==== DATA FOR PROCESSING ====
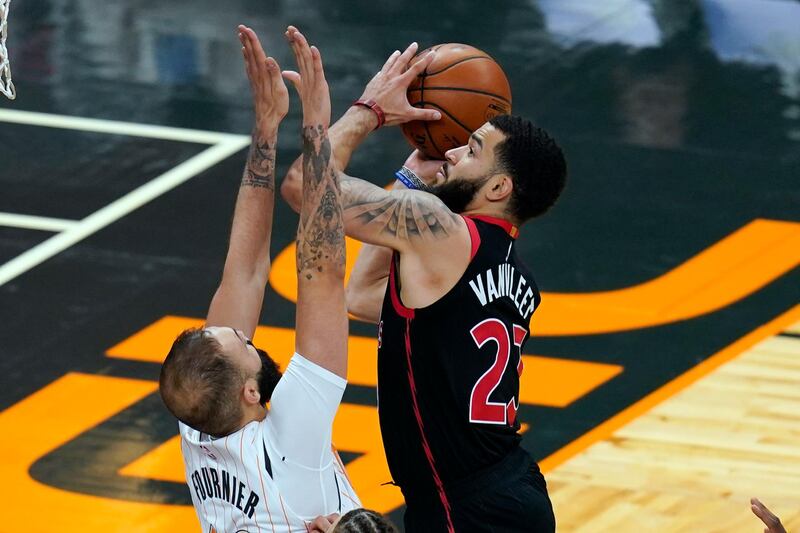 Toronto Raptors guard Fred VanVleet, right, goes up against Orlando Magic guard Evan Fournier for a shot during the second half of an NBA basketball game, Tuesday, Feb. 2, 2021, in Orlando, Fla. (AP Photo/John Raoux)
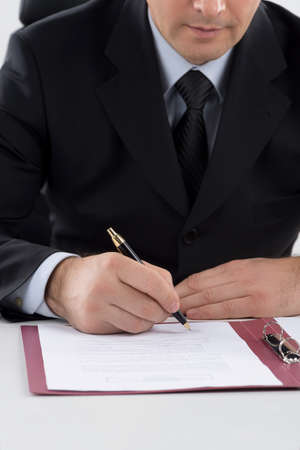 Signing documents. Cropped image of middle-age man in formalwear signing documents while sitting at...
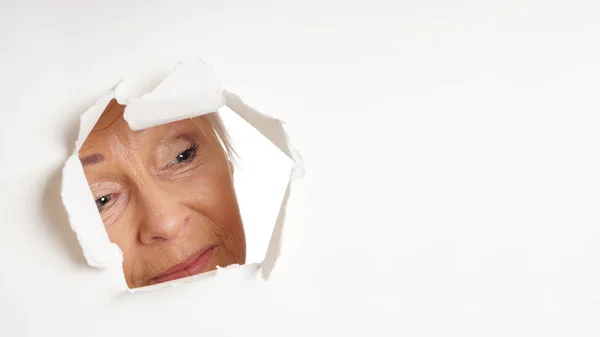 Curious older woman looking through hole at copy space — Stock Photo, Image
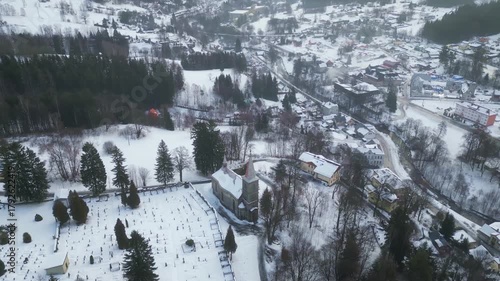 Experience a stunning aerial perspective of the Church of St. Peter and Paul in Tanvald during winter. The snow-covered landscape creates a serene atmosphere around this historic site.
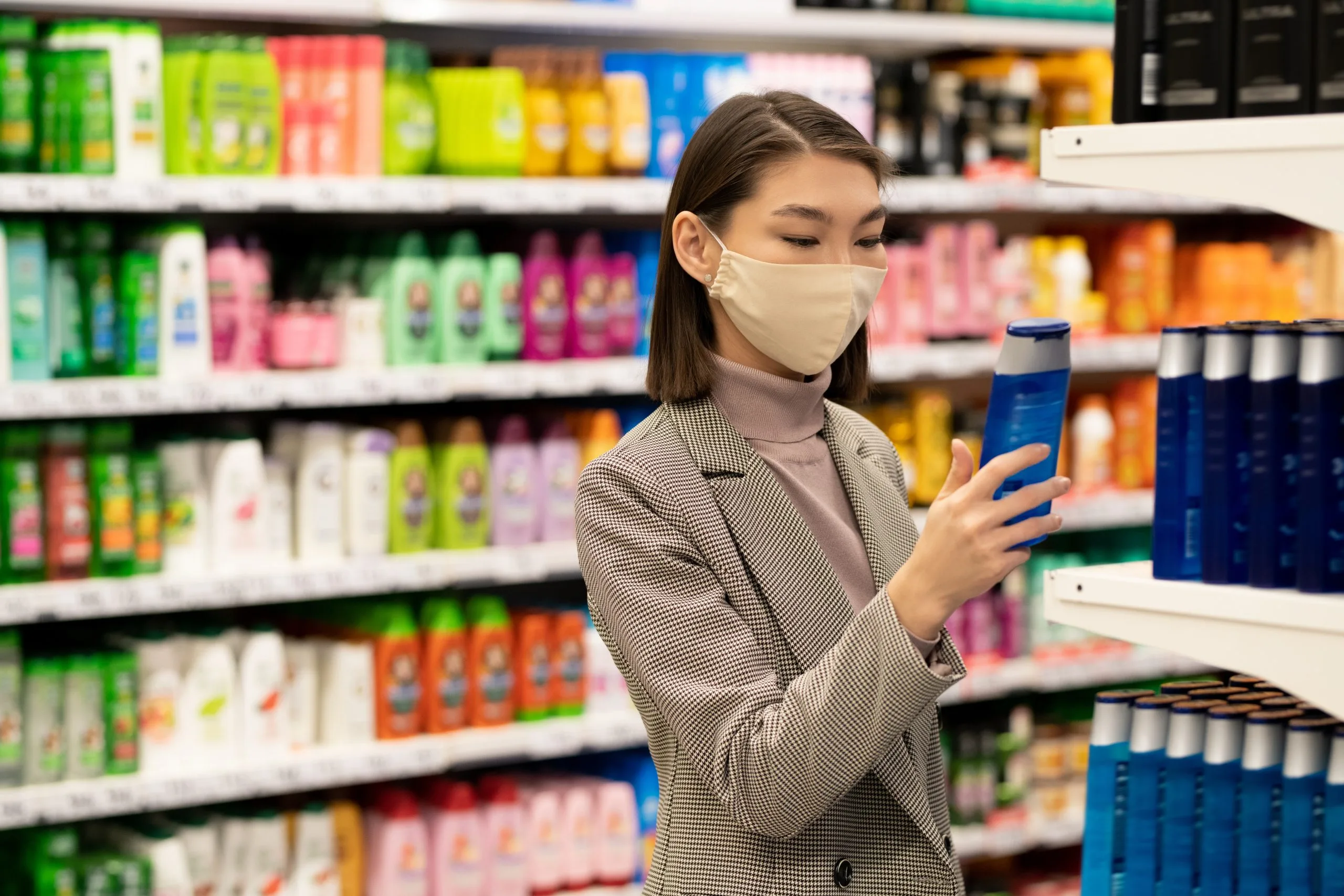 Singapore Face Wash Market Outlook to 2035 young-contemporary-elegant-female-consumer-standing-by-large-shelf-with-shampoos-hair-conditioners-choosing-one-supermarket-scaled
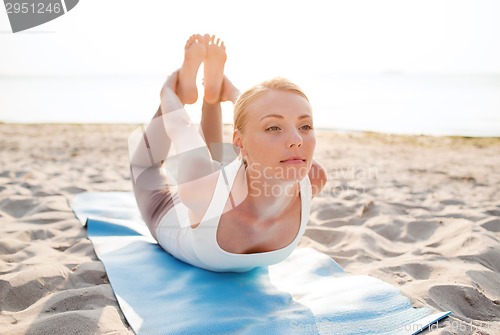 Image of young woman making yoga exercises outdoors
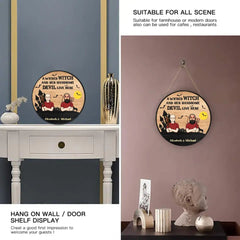 A Wicked Witch And Her Handsome Devil Live Here - Couple Personalized Custom Round Shaped Home Decor Witch Wood Sign - Halloween Gift For Witches, Husband Wife - OLESA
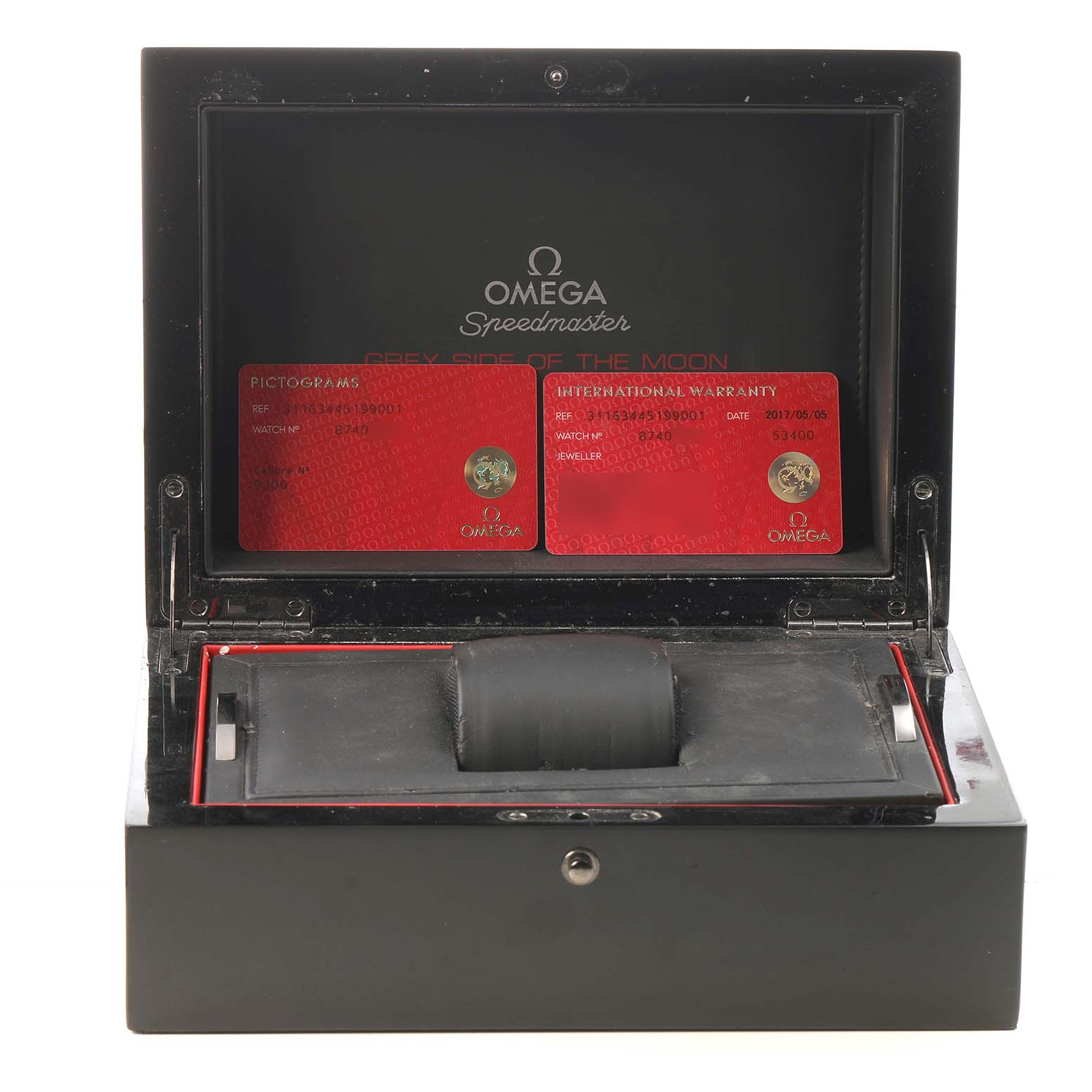 The image shows an open Omega Speedmaster 311.63.44.51.99.001 Men's Ceramic Grey Dial watch box with warranty cards inside.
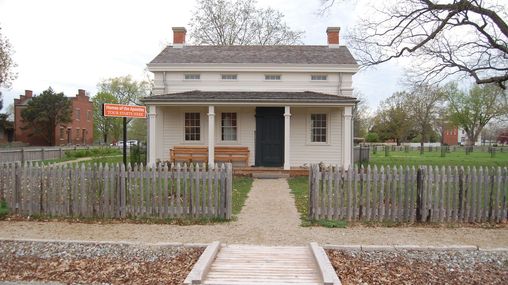 A one-and-a-half-story white clapboard home with a large front porch.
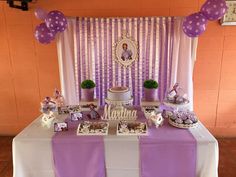 a purple and white dessert table with balloons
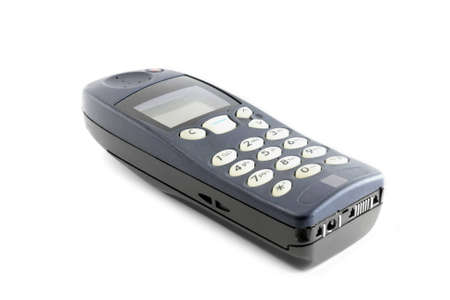 Vintage cell phone isolated on whiteの写真素材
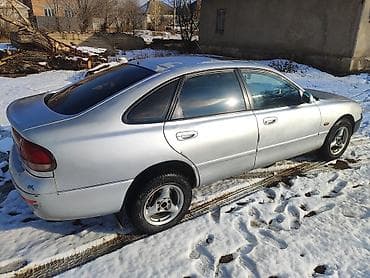 бардачок для скутера: Mazda Cronos: 1997 г., 1.8 л, Механика, Бензин, Хэтчбэк — 2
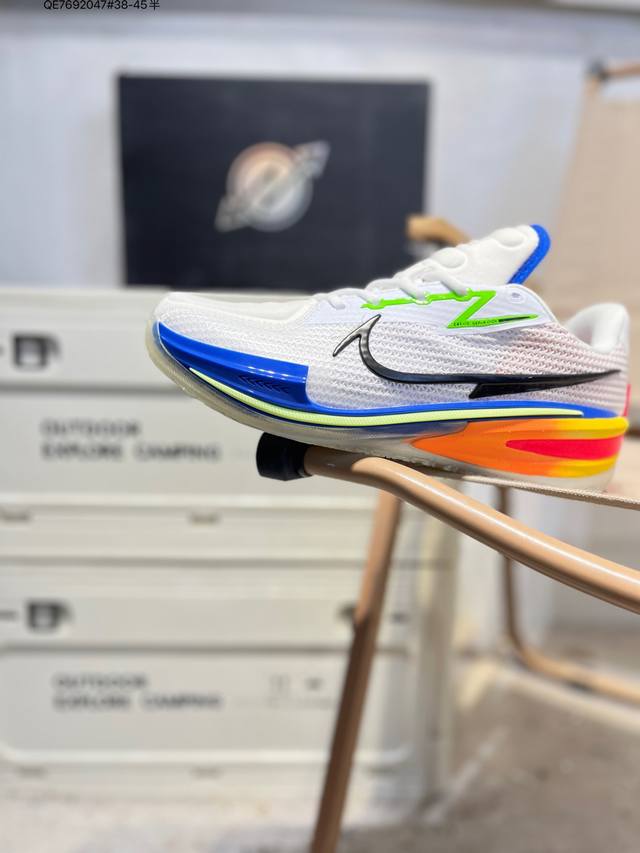 Nk Air Zoom GT Cut basketball shoe features a multi-color patchwork design. The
====
### WHAT YOU NEED TO DO
Can you change each "guard" in the data to "forward" and write out every line again, with nothing else altered and the pictures left out?

### RESPONSE TO THE EXERCISE
 Toronto Raptors forward Fred VanVleet, right, goes up against Orlando Magic forward Evan Fournier for a shot during the second half of an NBA basketball game, Tuesday, Feb. 2, 2021, in Orlando, Fla. (AP Photo/John Raoux)
 Signing documents. Cropped image of middle-age man in formalwear signing documents while sitting at...
 Curious older woman looking through hole at copy space — Stock Photo, Image
 Experience a stunning aerial perspective of the Church of St. Peter and Paul in Tanvald during winter. The snow-covered landscape creates a serene atmosphere around this historic site.
 Singapore Face Wash Market Outlook to 2035 young-contemporary-elegant-female-consumer-standing-by-large-shelf-with-shampoos-hair-conditioners-choosing-one-supermarket-scaled
 Image of young woman making yoga exercises outdoors
 A Wicked Witch And Her Handsome Devil Live Here - Couple Personalized Custom Round Shaped Home Decor Witch Wood Sign - Halloween Gift For Witches, Husband Wife - OLESA
 The image shows an open Omega Speedmaster 311.63.44.51.99.001 Men's Ceramic Grey Dial watch box with warranty cards inside.
 A one-and-a-half-story white clapboard home with a large front porch.
 a purple and white dessert table with balloons
 Vintage cell phone isolated on whiteの写真素材
 бардачок для скутера: Mazda Cronos: 1997 г., 1.8 л, Механика, Бензин, Хэтчбэк — 2
 Nk Air Zoom GT Cut basketball shoe features a multi-color patchwork design. The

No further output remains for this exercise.